Google's Gemini 3, trained on its proprietary Tensor Processing Units (TPUs), has shifted the AI hardware narrative and sparked reports that Meta is in talks to buy TPUs, driving Alphabet shares up ~12% since the debut and lifting Broadcom ~16%. The piece highlights TPU adoption by Apple and Anthropic as evidence of a cost advantage versus Nvidia GPUs, even as Nvidia retains a dominant position supported by CUDA and a 73% gross margin in Q3. Analysts rate Alphabet a Strong Buy (31 Buys, 7 Holds of 38 analysts) with an average 12-month target of $312 (-1.95% from the last price). The story signals a meaningful competitive threat to Nvidia’s infrastructure franchise and potential reallocation risk in AI-capex decisions across cloud and enterprise customers.

Analysis

Market structure: Google (GOOGL) and Broadcom (AVGO) are the immediate winners — TPUs lower cost-per-training-cycle versus Nvidia GPUs and can take 5–15% share in targeted enterprise training workloads within 12–24 months, pressuring GPU unit growth and ASPs. Nvidia (NVDA) remains protected by CUDA software and 70%+ gross margins, so displacement will be gradual and segmented (training vs inference), benefiting multi-cloud players (AMZN, MSFT) that can arbitrate vendor cost/function tradeoffs.

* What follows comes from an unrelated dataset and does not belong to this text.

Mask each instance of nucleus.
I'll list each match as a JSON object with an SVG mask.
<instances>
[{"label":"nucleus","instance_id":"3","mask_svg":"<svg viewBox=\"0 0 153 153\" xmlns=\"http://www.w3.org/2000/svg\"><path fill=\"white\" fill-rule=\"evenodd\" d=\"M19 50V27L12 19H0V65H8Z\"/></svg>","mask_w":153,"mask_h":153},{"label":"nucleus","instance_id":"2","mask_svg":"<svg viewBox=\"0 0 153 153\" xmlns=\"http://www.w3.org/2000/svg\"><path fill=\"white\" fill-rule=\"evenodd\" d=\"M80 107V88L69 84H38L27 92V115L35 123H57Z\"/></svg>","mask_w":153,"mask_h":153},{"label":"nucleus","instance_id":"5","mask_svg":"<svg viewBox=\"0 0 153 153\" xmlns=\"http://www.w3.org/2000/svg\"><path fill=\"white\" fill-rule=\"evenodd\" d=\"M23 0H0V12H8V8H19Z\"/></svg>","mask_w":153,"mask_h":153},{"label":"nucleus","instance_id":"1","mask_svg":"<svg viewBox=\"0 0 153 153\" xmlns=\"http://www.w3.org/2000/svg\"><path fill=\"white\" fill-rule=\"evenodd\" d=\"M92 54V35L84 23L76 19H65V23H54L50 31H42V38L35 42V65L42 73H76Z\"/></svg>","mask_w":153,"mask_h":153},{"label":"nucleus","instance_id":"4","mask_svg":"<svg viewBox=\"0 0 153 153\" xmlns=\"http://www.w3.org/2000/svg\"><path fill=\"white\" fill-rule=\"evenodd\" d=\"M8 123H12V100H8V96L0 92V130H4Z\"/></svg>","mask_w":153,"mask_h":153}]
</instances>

Risk assessment: Key tail risks include regulatory scrutiny of Google selling internal silicon to competitors and TPU yield/scale problems; operational missteps could blow expected cost advantages. Timing matters: immediate: elevated equity volatility (days–weeks); short-term (3–12 months): customer trials and first-party deals reveal adoption curves; long-term (2–4 years): software portability (non-CUDA frameworks) will determine structural share shifts. Trade implications: Tactical portfolio actions should overweight GOOGL and AVGO while hedging NVDA exposure via limited-duration puts or put spreads; favor 6–12 month horizons to allow contract ramp. Also rotate a small weight into AMZN/MSFT cloud offerings as insurance against single-vendor shifts; size positions to reflect conviction (1–3% each) and use options to control downside. Contrarian angles: Consensus underestimates CUDA stickiness — software migration is multi-year and costly; short-term NVDA pullbacks may be overdone and present buying windows if no large enterprise TPU wins materialize in 90–180 days. Conversely, rapid TPU licensing to Meta/Apple could force faster NVDA margin compression and re-rate winners (GOOGL/AVGO) sooner than models expect.